Moran v. Territory of Oklahoma

78 P. 111 | Okla. | 1904

Opinion of the court by The plaintiff in error, George Moran, was jointly indicted, in Comanche county, Oklahoma Territory, with Mort Perkins and Bert Casey, for the crime of the murder of Joseph Philip Beemblossom on the 4th day of August, 1901. A severance of trial was demanded by the defendant and granted by the court, and the plaintiff in error was separately tried and convicted of the crime of murder, and the jury fixed his punishment at imprisonment in the territorial prison, at hard labor, for his natural life, and judgment was entered by the court in accordance with the verdict. From this judgment and sentence the plaintiff in error appeals to this court.

The evidence in relation to the homicide may be briefly stated as follows: On the 4th day of August, 1901, Dr. Z. E. Beemblossom, his son, Joseph Philip, Professor Easely, and Harry Darbyshire started from Rush Springs, Indian Territory, about three o'clock in the afternoon for Lawton, Oklahoma. They were traveling in a light two-horse wagon, and when they had traveled about six or seven miles in a westerly course, being at that time in what is now Comanche county, Oklahoma, they met two men, and stopped to inquire *546 where they could get some water. As this inquiry was made from the two strangers, three highwaymen, on horseback, suddenly came upon them from the rear. One came to the right side of the wagon, another to the left, and one kept in the rear, and then a voice exclaimed, "If they don't get their hands up, kill them," and almost instantly there was a shot fired which struck Joseph Philip Beemblossom, a little boy eleven years old, in the back, the ball passing through his body. As the little boy was shot he cried out, "Oh, Papa, I am shot." Immediately after the shot these three highwaymen and desperadoes robbed the party of all the money and valuables which they possessed, and then fled. The entire transaction did not last over four minutes. After the tragedy the wounded and bleeding form of the dying boy was slowly and gently borne on an ambulance back to Rush Springs by the father and friends, and about twelve o'clock on the same evening the wound that he had received proved fatal, and Joseph Philip Beemblossom passed away.
==================================================
» **EXERCISE SET**:
1 – Reproduce the passage of the court opinion that opens with the words containing "78 P. 111 |" and closes with "to this court.".
2 – According to the court opinion, who were all the people traveling together in the wagon that left Rush Springs for Lawton?

» **INFORMATION SUPPLIED**:
==================================================
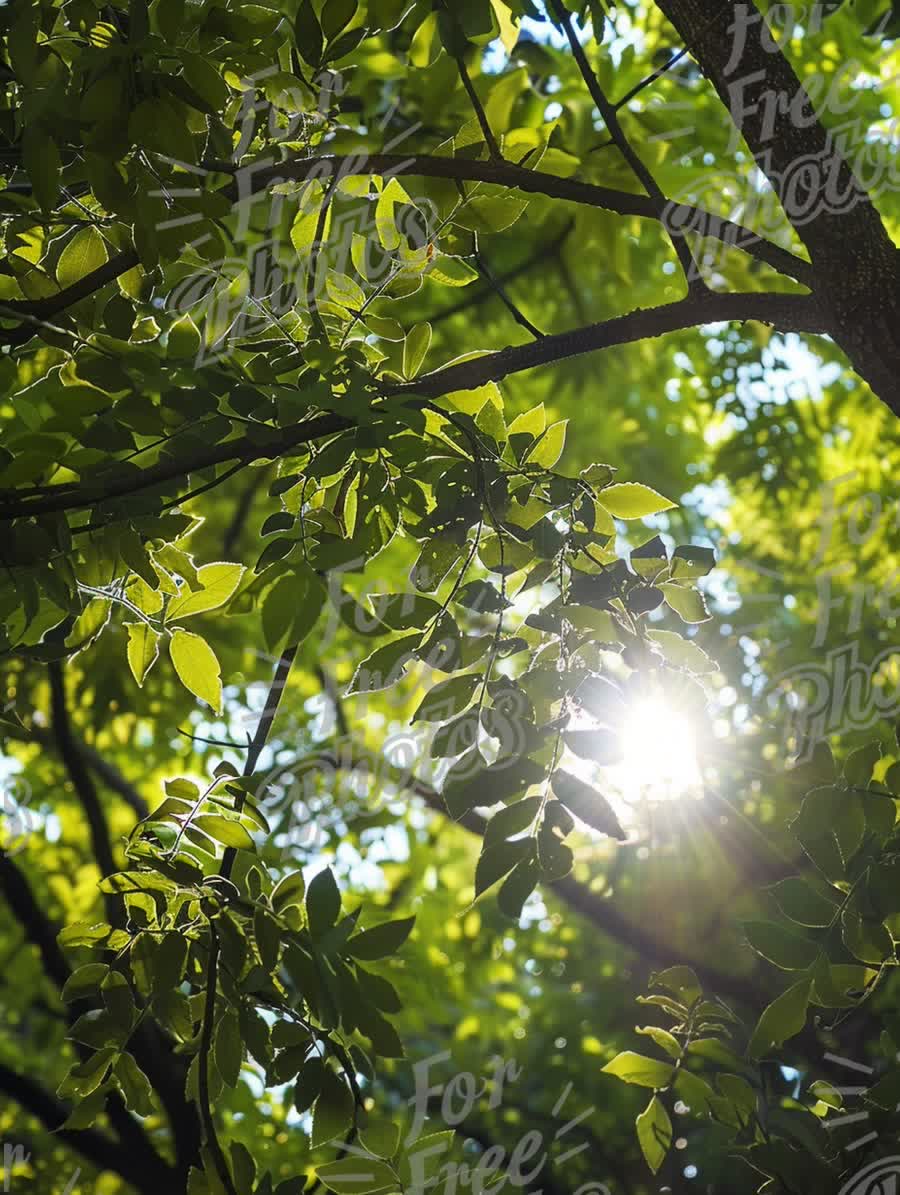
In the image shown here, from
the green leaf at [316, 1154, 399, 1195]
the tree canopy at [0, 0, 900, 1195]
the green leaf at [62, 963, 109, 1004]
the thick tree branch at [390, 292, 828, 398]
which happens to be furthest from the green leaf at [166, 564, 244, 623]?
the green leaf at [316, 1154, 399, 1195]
==================================================
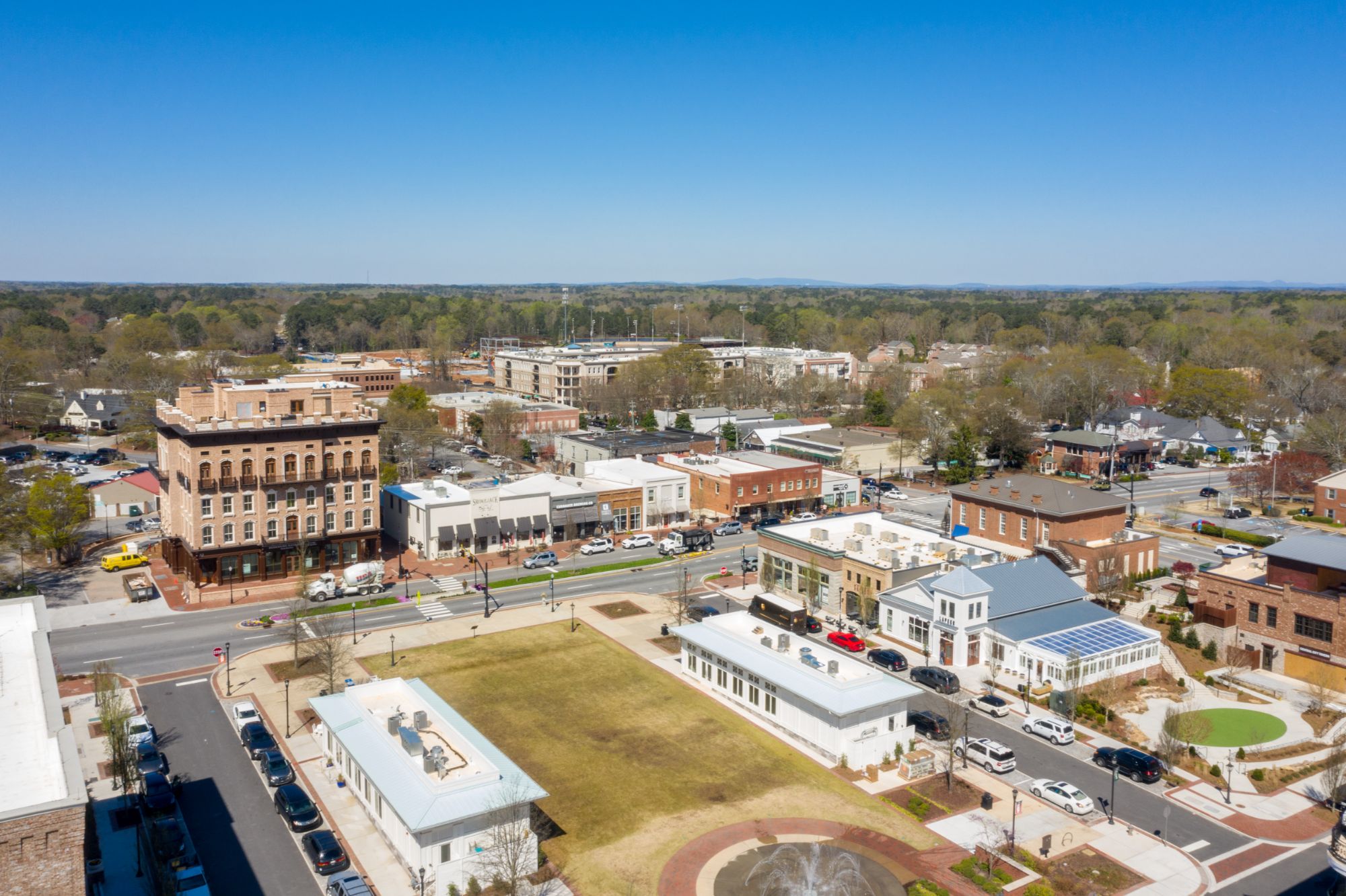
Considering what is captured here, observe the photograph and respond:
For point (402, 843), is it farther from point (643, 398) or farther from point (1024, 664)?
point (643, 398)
==================================================
» **TASK ANSWERS**:
1 –
78 P. 111 | Okla. | 1904

Opinion of the court by The plaintiff in error, George Moran, was jointly indicted, in Comanche county, Oklahoma Territory, with Mort Perkins and Bert Casey, for the crime of the murder of Joseph Philip Beemblossom on the 4th day of August, 1901. A severance of trial was demanded by the defendant and granted by the court, and the plaintiff in error was separately tried and convicted of the crime of murder, and the jury fixed his punishment at imprisonment in the territorial prison, at hard labor, for his natural life, and judgment was entered by the court in accordance with the verdict. From this judgment and sentence the plaintiff in error appeals to this court.

2 –
Dr. Z. E. Beemblossom
Joseph Philip Beemblossom
Professor Easely
Harry Darbyshire